### What is asked
Render this sentence from the back-to-school tips below into Spanish: "Children need memories of their grandparents while they are young."

### Document segment
:::::

End of summer reading. Many parents begin the summer planning to have their children read daily, but arrive at the end of summer with the regret of not following through. It’s okay; kids need a break. During this last month before school starts, it is helpful to have them read 30 minutes before bed each night. It helps them develop good study habits. 

Go visit grandma and grandpa one more time! Now, I know this seems out of place, but during the school year our lives can become filled with sports, homework, birthday parties, and a host of other busy events that keep us from visiting family. Children need memories of their grandparents while they are young. They need to know they are loved and valued family members. They need to learn to love and value their elders. It’s good to make sure they see their grandparents before the craziness of the school year gets in the way. 

Take your kids to the grocery store and have them help you plan the lunches for school if they brown bag it. This is another thing we do every year before school. I let the kids pick things they think they might want for lunch (their tastes do change year to year), and we do tests to see if they really like their lunch picks. It’s better than them hating it at school.

:::::

(Stored records)
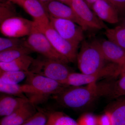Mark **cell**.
Listing matches in <instances>:
<instances>
[{"label":"cell","instance_id":"6da1fadb","mask_svg":"<svg viewBox=\"0 0 125 125\" xmlns=\"http://www.w3.org/2000/svg\"><path fill=\"white\" fill-rule=\"evenodd\" d=\"M113 81L94 83L80 86H67L54 98L62 106L73 109H83L103 96H109Z\"/></svg>","mask_w":125,"mask_h":125},{"label":"cell","instance_id":"7a4b0ae2","mask_svg":"<svg viewBox=\"0 0 125 125\" xmlns=\"http://www.w3.org/2000/svg\"><path fill=\"white\" fill-rule=\"evenodd\" d=\"M76 61L81 73L90 74L102 69L107 64L96 40L83 41Z\"/></svg>","mask_w":125,"mask_h":125},{"label":"cell","instance_id":"3957f363","mask_svg":"<svg viewBox=\"0 0 125 125\" xmlns=\"http://www.w3.org/2000/svg\"><path fill=\"white\" fill-rule=\"evenodd\" d=\"M43 57L34 59L29 71L56 81L62 84L73 72L67 64Z\"/></svg>","mask_w":125,"mask_h":125},{"label":"cell","instance_id":"277c9868","mask_svg":"<svg viewBox=\"0 0 125 125\" xmlns=\"http://www.w3.org/2000/svg\"><path fill=\"white\" fill-rule=\"evenodd\" d=\"M43 33L56 51L67 59L69 62L76 61L78 47L62 37L49 24L36 25L34 28Z\"/></svg>","mask_w":125,"mask_h":125},{"label":"cell","instance_id":"5b68a950","mask_svg":"<svg viewBox=\"0 0 125 125\" xmlns=\"http://www.w3.org/2000/svg\"><path fill=\"white\" fill-rule=\"evenodd\" d=\"M121 67L110 62L98 72L87 74L83 73L72 72L62 84L68 86H80L96 83L103 78H115L120 75Z\"/></svg>","mask_w":125,"mask_h":125},{"label":"cell","instance_id":"8992f818","mask_svg":"<svg viewBox=\"0 0 125 125\" xmlns=\"http://www.w3.org/2000/svg\"><path fill=\"white\" fill-rule=\"evenodd\" d=\"M25 46L32 52H36L43 56L68 64L69 62L56 51L45 34L33 29L25 41Z\"/></svg>","mask_w":125,"mask_h":125},{"label":"cell","instance_id":"52a82bcc","mask_svg":"<svg viewBox=\"0 0 125 125\" xmlns=\"http://www.w3.org/2000/svg\"><path fill=\"white\" fill-rule=\"evenodd\" d=\"M70 6L83 24L84 31L108 28L104 22L98 18L85 0H71Z\"/></svg>","mask_w":125,"mask_h":125},{"label":"cell","instance_id":"ba28073f","mask_svg":"<svg viewBox=\"0 0 125 125\" xmlns=\"http://www.w3.org/2000/svg\"><path fill=\"white\" fill-rule=\"evenodd\" d=\"M50 24L62 37L76 46L83 42L84 30L73 21L49 16Z\"/></svg>","mask_w":125,"mask_h":125},{"label":"cell","instance_id":"9c48e42d","mask_svg":"<svg viewBox=\"0 0 125 125\" xmlns=\"http://www.w3.org/2000/svg\"><path fill=\"white\" fill-rule=\"evenodd\" d=\"M26 83L30 84L37 92V97H47L60 93L66 86L45 76L27 72Z\"/></svg>","mask_w":125,"mask_h":125},{"label":"cell","instance_id":"30bf717a","mask_svg":"<svg viewBox=\"0 0 125 125\" xmlns=\"http://www.w3.org/2000/svg\"><path fill=\"white\" fill-rule=\"evenodd\" d=\"M33 28V21L16 16L0 23V31L5 37L20 38L29 36Z\"/></svg>","mask_w":125,"mask_h":125},{"label":"cell","instance_id":"8fae6325","mask_svg":"<svg viewBox=\"0 0 125 125\" xmlns=\"http://www.w3.org/2000/svg\"><path fill=\"white\" fill-rule=\"evenodd\" d=\"M96 41L106 60L121 67L125 61V50L108 39Z\"/></svg>","mask_w":125,"mask_h":125},{"label":"cell","instance_id":"7c38bea8","mask_svg":"<svg viewBox=\"0 0 125 125\" xmlns=\"http://www.w3.org/2000/svg\"><path fill=\"white\" fill-rule=\"evenodd\" d=\"M35 104L31 100L9 115L4 116L0 125H20L29 119L37 112Z\"/></svg>","mask_w":125,"mask_h":125},{"label":"cell","instance_id":"4fadbf2b","mask_svg":"<svg viewBox=\"0 0 125 125\" xmlns=\"http://www.w3.org/2000/svg\"><path fill=\"white\" fill-rule=\"evenodd\" d=\"M44 6L49 16L58 19L70 20L82 27L84 30L82 23L69 6L58 0H52Z\"/></svg>","mask_w":125,"mask_h":125},{"label":"cell","instance_id":"5bb4252c","mask_svg":"<svg viewBox=\"0 0 125 125\" xmlns=\"http://www.w3.org/2000/svg\"><path fill=\"white\" fill-rule=\"evenodd\" d=\"M21 7L33 19L37 25L48 24L49 15L45 6L39 0H23Z\"/></svg>","mask_w":125,"mask_h":125},{"label":"cell","instance_id":"9a60e30c","mask_svg":"<svg viewBox=\"0 0 125 125\" xmlns=\"http://www.w3.org/2000/svg\"><path fill=\"white\" fill-rule=\"evenodd\" d=\"M92 9L103 22L110 24H116L119 22V14L117 10L107 0H97Z\"/></svg>","mask_w":125,"mask_h":125},{"label":"cell","instance_id":"2e32d148","mask_svg":"<svg viewBox=\"0 0 125 125\" xmlns=\"http://www.w3.org/2000/svg\"><path fill=\"white\" fill-rule=\"evenodd\" d=\"M4 94L0 97V115H9L30 101L27 97H16Z\"/></svg>","mask_w":125,"mask_h":125},{"label":"cell","instance_id":"e0dca14e","mask_svg":"<svg viewBox=\"0 0 125 125\" xmlns=\"http://www.w3.org/2000/svg\"><path fill=\"white\" fill-rule=\"evenodd\" d=\"M117 99L108 106L105 111L111 115L113 125H125V96Z\"/></svg>","mask_w":125,"mask_h":125},{"label":"cell","instance_id":"ac0fdd59","mask_svg":"<svg viewBox=\"0 0 125 125\" xmlns=\"http://www.w3.org/2000/svg\"><path fill=\"white\" fill-rule=\"evenodd\" d=\"M0 92L2 94L23 98H26L24 94L36 96L37 94L33 87L28 83L20 85L19 84H10L0 83Z\"/></svg>","mask_w":125,"mask_h":125},{"label":"cell","instance_id":"d6986e66","mask_svg":"<svg viewBox=\"0 0 125 125\" xmlns=\"http://www.w3.org/2000/svg\"><path fill=\"white\" fill-rule=\"evenodd\" d=\"M34 58L26 55L8 62H0V70L5 71H28Z\"/></svg>","mask_w":125,"mask_h":125},{"label":"cell","instance_id":"ffe728a7","mask_svg":"<svg viewBox=\"0 0 125 125\" xmlns=\"http://www.w3.org/2000/svg\"><path fill=\"white\" fill-rule=\"evenodd\" d=\"M32 52L25 46L7 49L0 52V62H8L24 56L28 55Z\"/></svg>","mask_w":125,"mask_h":125},{"label":"cell","instance_id":"44dd1931","mask_svg":"<svg viewBox=\"0 0 125 125\" xmlns=\"http://www.w3.org/2000/svg\"><path fill=\"white\" fill-rule=\"evenodd\" d=\"M105 34L108 39L113 42L125 51V27L119 25L106 30Z\"/></svg>","mask_w":125,"mask_h":125},{"label":"cell","instance_id":"7402d4cb","mask_svg":"<svg viewBox=\"0 0 125 125\" xmlns=\"http://www.w3.org/2000/svg\"><path fill=\"white\" fill-rule=\"evenodd\" d=\"M46 125H79L78 122L60 112H54L48 116Z\"/></svg>","mask_w":125,"mask_h":125},{"label":"cell","instance_id":"603a6c76","mask_svg":"<svg viewBox=\"0 0 125 125\" xmlns=\"http://www.w3.org/2000/svg\"><path fill=\"white\" fill-rule=\"evenodd\" d=\"M27 72L0 70V83L6 84H18L26 78Z\"/></svg>","mask_w":125,"mask_h":125},{"label":"cell","instance_id":"cb8c5ba5","mask_svg":"<svg viewBox=\"0 0 125 125\" xmlns=\"http://www.w3.org/2000/svg\"><path fill=\"white\" fill-rule=\"evenodd\" d=\"M25 40L15 38H0V52L25 46Z\"/></svg>","mask_w":125,"mask_h":125},{"label":"cell","instance_id":"d4e9b609","mask_svg":"<svg viewBox=\"0 0 125 125\" xmlns=\"http://www.w3.org/2000/svg\"><path fill=\"white\" fill-rule=\"evenodd\" d=\"M112 84L111 93L109 97L113 98H118L125 96V75L120 76Z\"/></svg>","mask_w":125,"mask_h":125},{"label":"cell","instance_id":"484cf974","mask_svg":"<svg viewBox=\"0 0 125 125\" xmlns=\"http://www.w3.org/2000/svg\"><path fill=\"white\" fill-rule=\"evenodd\" d=\"M13 3L10 1L0 4V23L9 18L16 16Z\"/></svg>","mask_w":125,"mask_h":125},{"label":"cell","instance_id":"4316f807","mask_svg":"<svg viewBox=\"0 0 125 125\" xmlns=\"http://www.w3.org/2000/svg\"><path fill=\"white\" fill-rule=\"evenodd\" d=\"M47 120L48 116L46 113L40 111L37 112L33 116L20 125H46Z\"/></svg>","mask_w":125,"mask_h":125},{"label":"cell","instance_id":"83f0119b","mask_svg":"<svg viewBox=\"0 0 125 125\" xmlns=\"http://www.w3.org/2000/svg\"><path fill=\"white\" fill-rule=\"evenodd\" d=\"M77 122L79 125H98V117L91 113L83 114Z\"/></svg>","mask_w":125,"mask_h":125},{"label":"cell","instance_id":"f1b7e54d","mask_svg":"<svg viewBox=\"0 0 125 125\" xmlns=\"http://www.w3.org/2000/svg\"><path fill=\"white\" fill-rule=\"evenodd\" d=\"M111 3L118 11L119 15L125 14V0H107Z\"/></svg>","mask_w":125,"mask_h":125},{"label":"cell","instance_id":"f546056e","mask_svg":"<svg viewBox=\"0 0 125 125\" xmlns=\"http://www.w3.org/2000/svg\"><path fill=\"white\" fill-rule=\"evenodd\" d=\"M98 125H113L111 117L108 112L98 117Z\"/></svg>","mask_w":125,"mask_h":125},{"label":"cell","instance_id":"4dcf8cb0","mask_svg":"<svg viewBox=\"0 0 125 125\" xmlns=\"http://www.w3.org/2000/svg\"><path fill=\"white\" fill-rule=\"evenodd\" d=\"M23 0H9L13 4H16L20 6H21Z\"/></svg>","mask_w":125,"mask_h":125},{"label":"cell","instance_id":"1f68e13d","mask_svg":"<svg viewBox=\"0 0 125 125\" xmlns=\"http://www.w3.org/2000/svg\"><path fill=\"white\" fill-rule=\"evenodd\" d=\"M87 4L92 9V6L94 4L97 0H85Z\"/></svg>","mask_w":125,"mask_h":125},{"label":"cell","instance_id":"d6a6232c","mask_svg":"<svg viewBox=\"0 0 125 125\" xmlns=\"http://www.w3.org/2000/svg\"><path fill=\"white\" fill-rule=\"evenodd\" d=\"M125 75V61L123 65L121 67L120 76Z\"/></svg>","mask_w":125,"mask_h":125},{"label":"cell","instance_id":"836d02e7","mask_svg":"<svg viewBox=\"0 0 125 125\" xmlns=\"http://www.w3.org/2000/svg\"><path fill=\"white\" fill-rule=\"evenodd\" d=\"M58 0L70 6L71 0Z\"/></svg>","mask_w":125,"mask_h":125},{"label":"cell","instance_id":"e575fe53","mask_svg":"<svg viewBox=\"0 0 125 125\" xmlns=\"http://www.w3.org/2000/svg\"><path fill=\"white\" fill-rule=\"evenodd\" d=\"M39 0L40 1V2H42L44 6H45L48 2L51 1L52 0Z\"/></svg>","mask_w":125,"mask_h":125},{"label":"cell","instance_id":"d590c367","mask_svg":"<svg viewBox=\"0 0 125 125\" xmlns=\"http://www.w3.org/2000/svg\"><path fill=\"white\" fill-rule=\"evenodd\" d=\"M121 25L125 27V16L124 17V18H123V20H122Z\"/></svg>","mask_w":125,"mask_h":125},{"label":"cell","instance_id":"8d00e7d4","mask_svg":"<svg viewBox=\"0 0 125 125\" xmlns=\"http://www.w3.org/2000/svg\"></svg>","mask_w":125,"mask_h":125}]
</instances>
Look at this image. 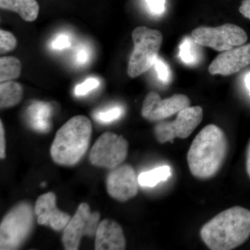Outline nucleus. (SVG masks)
Returning a JSON list of instances; mask_svg holds the SVG:
<instances>
[{"label": "nucleus", "instance_id": "nucleus-1", "mask_svg": "<svg viewBox=\"0 0 250 250\" xmlns=\"http://www.w3.org/2000/svg\"><path fill=\"white\" fill-rule=\"evenodd\" d=\"M228 151L226 135L218 126L208 125L200 131L187 154L189 169L194 177L208 179L223 166Z\"/></svg>", "mask_w": 250, "mask_h": 250}, {"label": "nucleus", "instance_id": "nucleus-2", "mask_svg": "<svg viewBox=\"0 0 250 250\" xmlns=\"http://www.w3.org/2000/svg\"><path fill=\"white\" fill-rule=\"evenodd\" d=\"M202 241L212 250H231L250 236V210L233 207L222 211L204 225Z\"/></svg>", "mask_w": 250, "mask_h": 250}, {"label": "nucleus", "instance_id": "nucleus-3", "mask_svg": "<svg viewBox=\"0 0 250 250\" xmlns=\"http://www.w3.org/2000/svg\"><path fill=\"white\" fill-rule=\"evenodd\" d=\"M92 131V123L87 117H72L57 131L51 147L52 160L59 165L75 166L89 147Z\"/></svg>", "mask_w": 250, "mask_h": 250}, {"label": "nucleus", "instance_id": "nucleus-4", "mask_svg": "<svg viewBox=\"0 0 250 250\" xmlns=\"http://www.w3.org/2000/svg\"><path fill=\"white\" fill-rule=\"evenodd\" d=\"M131 36L134 48L130 57L127 74L131 78H136L154 65L164 38L161 31L145 26L136 27Z\"/></svg>", "mask_w": 250, "mask_h": 250}, {"label": "nucleus", "instance_id": "nucleus-5", "mask_svg": "<svg viewBox=\"0 0 250 250\" xmlns=\"http://www.w3.org/2000/svg\"><path fill=\"white\" fill-rule=\"evenodd\" d=\"M34 208L27 202L18 204L0 225V250H17L29 236L34 221Z\"/></svg>", "mask_w": 250, "mask_h": 250}, {"label": "nucleus", "instance_id": "nucleus-6", "mask_svg": "<svg viewBox=\"0 0 250 250\" xmlns=\"http://www.w3.org/2000/svg\"><path fill=\"white\" fill-rule=\"evenodd\" d=\"M191 37L198 45L218 52L244 45L248 41L246 31L233 24L216 27H197L192 31Z\"/></svg>", "mask_w": 250, "mask_h": 250}, {"label": "nucleus", "instance_id": "nucleus-7", "mask_svg": "<svg viewBox=\"0 0 250 250\" xmlns=\"http://www.w3.org/2000/svg\"><path fill=\"white\" fill-rule=\"evenodd\" d=\"M202 119V107L188 106L177 113L175 121L158 123L154 127V134L160 143H172L176 138L185 139L191 135Z\"/></svg>", "mask_w": 250, "mask_h": 250}, {"label": "nucleus", "instance_id": "nucleus-8", "mask_svg": "<svg viewBox=\"0 0 250 250\" xmlns=\"http://www.w3.org/2000/svg\"><path fill=\"white\" fill-rule=\"evenodd\" d=\"M128 143L122 136L106 132L92 147L89 160L93 166L114 169L121 165L128 152Z\"/></svg>", "mask_w": 250, "mask_h": 250}, {"label": "nucleus", "instance_id": "nucleus-9", "mask_svg": "<svg viewBox=\"0 0 250 250\" xmlns=\"http://www.w3.org/2000/svg\"><path fill=\"white\" fill-rule=\"evenodd\" d=\"M100 220L99 212L90 211L89 205L87 203L81 204L76 213L64 229L62 242L65 249L78 250L82 237L95 236Z\"/></svg>", "mask_w": 250, "mask_h": 250}, {"label": "nucleus", "instance_id": "nucleus-10", "mask_svg": "<svg viewBox=\"0 0 250 250\" xmlns=\"http://www.w3.org/2000/svg\"><path fill=\"white\" fill-rule=\"evenodd\" d=\"M190 101L187 95L176 94L162 100L156 92L147 94L143 102L141 114L145 119L150 122L163 121L188 107Z\"/></svg>", "mask_w": 250, "mask_h": 250}, {"label": "nucleus", "instance_id": "nucleus-11", "mask_svg": "<svg viewBox=\"0 0 250 250\" xmlns=\"http://www.w3.org/2000/svg\"><path fill=\"white\" fill-rule=\"evenodd\" d=\"M139 179L132 166L124 164L115 167L106 179L110 196L120 202H126L139 191Z\"/></svg>", "mask_w": 250, "mask_h": 250}, {"label": "nucleus", "instance_id": "nucleus-12", "mask_svg": "<svg viewBox=\"0 0 250 250\" xmlns=\"http://www.w3.org/2000/svg\"><path fill=\"white\" fill-rule=\"evenodd\" d=\"M250 64V43L224 51L208 67L210 75L230 76Z\"/></svg>", "mask_w": 250, "mask_h": 250}, {"label": "nucleus", "instance_id": "nucleus-13", "mask_svg": "<svg viewBox=\"0 0 250 250\" xmlns=\"http://www.w3.org/2000/svg\"><path fill=\"white\" fill-rule=\"evenodd\" d=\"M34 212L39 225L50 227L55 231L65 229L71 219L67 213L57 208V197L52 192L43 194L37 199Z\"/></svg>", "mask_w": 250, "mask_h": 250}, {"label": "nucleus", "instance_id": "nucleus-14", "mask_svg": "<svg viewBox=\"0 0 250 250\" xmlns=\"http://www.w3.org/2000/svg\"><path fill=\"white\" fill-rule=\"evenodd\" d=\"M95 248L96 250H125L126 239L121 225L111 220H104L99 224Z\"/></svg>", "mask_w": 250, "mask_h": 250}, {"label": "nucleus", "instance_id": "nucleus-15", "mask_svg": "<svg viewBox=\"0 0 250 250\" xmlns=\"http://www.w3.org/2000/svg\"><path fill=\"white\" fill-rule=\"evenodd\" d=\"M0 7L16 13L27 22L36 21L40 11L36 0H0Z\"/></svg>", "mask_w": 250, "mask_h": 250}, {"label": "nucleus", "instance_id": "nucleus-16", "mask_svg": "<svg viewBox=\"0 0 250 250\" xmlns=\"http://www.w3.org/2000/svg\"><path fill=\"white\" fill-rule=\"evenodd\" d=\"M24 90L22 85L14 81L0 84V107L9 108L16 106L22 100Z\"/></svg>", "mask_w": 250, "mask_h": 250}, {"label": "nucleus", "instance_id": "nucleus-17", "mask_svg": "<svg viewBox=\"0 0 250 250\" xmlns=\"http://www.w3.org/2000/svg\"><path fill=\"white\" fill-rule=\"evenodd\" d=\"M172 176V169L169 166H163L152 170L143 172L138 177L139 183L143 187H154L158 184L167 180Z\"/></svg>", "mask_w": 250, "mask_h": 250}, {"label": "nucleus", "instance_id": "nucleus-18", "mask_svg": "<svg viewBox=\"0 0 250 250\" xmlns=\"http://www.w3.org/2000/svg\"><path fill=\"white\" fill-rule=\"evenodd\" d=\"M29 115L31 124L36 129L45 131L48 129L49 116L50 115V108L48 104L42 103H37L29 108Z\"/></svg>", "mask_w": 250, "mask_h": 250}, {"label": "nucleus", "instance_id": "nucleus-19", "mask_svg": "<svg viewBox=\"0 0 250 250\" xmlns=\"http://www.w3.org/2000/svg\"><path fill=\"white\" fill-rule=\"evenodd\" d=\"M21 62L14 57L0 58V82L14 81L21 76Z\"/></svg>", "mask_w": 250, "mask_h": 250}, {"label": "nucleus", "instance_id": "nucleus-20", "mask_svg": "<svg viewBox=\"0 0 250 250\" xmlns=\"http://www.w3.org/2000/svg\"><path fill=\"white\" fill-rule=\"evenodd\" d=\"M198 44L190 37H187L182 41L179 46V57L182 62L187 65L196 64L200 59Z\"/></svg>", "mask_w": 250, "mask_h": 250}, {"label": "nucleus", "instance_id": "nucleus-21", "mask_svg": "<svg viewBox=\"0 0 250 250\" xmlns=\"http://www.w3.org/2000/svg\"><path fill=\"white\" fill-rule=\"evenodd\" d=\"M123 113H124V109L121 106H113L107 109L97 112L94 115V117L99 123L107 124L119 119Z\"/></svg>", "mask_w": 250, "mask_h": 250}, {"label": "nucleus", "instance_id": "nucleus-22", "mask_svg": "<svg viewBox=\"0 0 250 250\" xmlns=\"http://www.w3.org/2000/svg\"><path fill=\"white\" fill-rule=\"evenodd\" d=\"M17 46V40L14 34L4 29L0 30V53H8L14 50Z\"/></svg>", "mask_w": 250, "mask_h": 250}, {"label": "nucleus", "instance_id": "nucleus-23", "mask_svg": "<svg viewBox=\"0 0 250 250\" xmlns=\"http://www.w3.org/2000/svg\"><path fill=\"white\" fill-rule=\"evenodd\" d=\"M100 81L97 78H88L75 87V94L77 96H83L100 85Z\"/></svg>", "mask_w": 250, "mask_h": 250}, {"label": "nucleus", "instance_id": "nucleus-24", "mask_svg": "<svg viewBox=\"0 0 250 250\" xmlns=\"http://www.w3.org/2000/svg\"><path fill=\"white\" fill-rule=\"evenodd\" d=\"M154 65L159 80L164 83H168L170 81L171 74L170 68L167 63L158 57Z\"/></svg>", "mask_w": 250, "mask_h": 250}, {"label": "nucleus", "instance_id": "nucleus-25", "mask_svg": "<svg viewBox=\"0 0 250 250\" xmlns=\"http://www.w3.org/2000/svg\"><path fill=\"white\" fill-rule=\"evenodd\" d=\"M146 1L152 14L161 15L165 11V0H146Z\"/></svg>", "mask_w": 250, "mask_h": 250}, {"label": "nucleus", "instance_id": "nucleus-26", "mask_svg": "<svg viewBox=\"0 0 250 250\" xmlns=\"http://www.w3.org/2000/svg\"><path fill=\"white\" fill-rule=\"evenodd\" d=\"M70 46V37L65 34H60V35L57 36L52 42V47L54 49H58V50L66 49Z\"/></svg>", "mask_w": 250, "mask_h": 250}, {"label": "nucleus", "instance_id": "nucleus-27", "mask_svg": "<svg viewBox=\"0 0 250 250\" xmlns=\"http://www.w3.org/2000/svg\"><path fill=\"white\" fill-rule=\"evenodd\" d=\"M90 59V52L86 47H81L76 54V62L80 65H84Z\"/></svg>", "mask_w": 250, "mask_h": 250}, {"label": "nucleus", "instance_id": "nucleus-28", "mask_svg": "<svg viewBox=\"0 0 250 250\" xmlns=\"http://www.w3.org/2000/svg\"><path fill=\"white\" fill-rule=\"evenodd\" d=\"M0 157L1 159L6 157V140H5L4 125L0 121Z\"/></svg>", "mask_w": 250, "mask_h": 250}, {"label": "nucleus", "instance_id": "nucleus-29", "mask_svg": "<svg viewBox=\"0 0 250 250\" xmlns=\"http://www.w3.org/2000/svg\"><path fill=\"white\" fill-rule=\"evenodd\" d=\"M240 13L244 17L250 20V0H243L239 7Z\"/></svg>", "mask_w": 250, "mask_h": 250}, {"label": "nucleus", "instance_id": "nucleus-30", "mask_svg": "<svg viewBox=\"0 0 250 250\" xmlns=\"http://www.w3.org/2000/svg\"><path fill=\"white\" fill-rule=\"evenodd\" d=\"M246 168L248 175L250 177V142L248 146V151H247Z\"/></svg>", "mask_w": 250, "mask_h": 250}, {"label": "nucleus", "instance_id": "nucleus-31", "mask_svg": "<svg viewBox=\"0 0 250 250\" xmlns=\"http://www.w3.org/2000/svg\"><path fill=\"white\" fill-rule=\"evenodd\" d=\"M245 83H246L247 88L249 90L250 95V72H248L245 77Z\"/></svg>", "mask_w": 250, "mask_h": 250}]
</instances>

:::::

### Complete output
Los niños necesitan recuerdos de sus abuelos mientras son pequeños.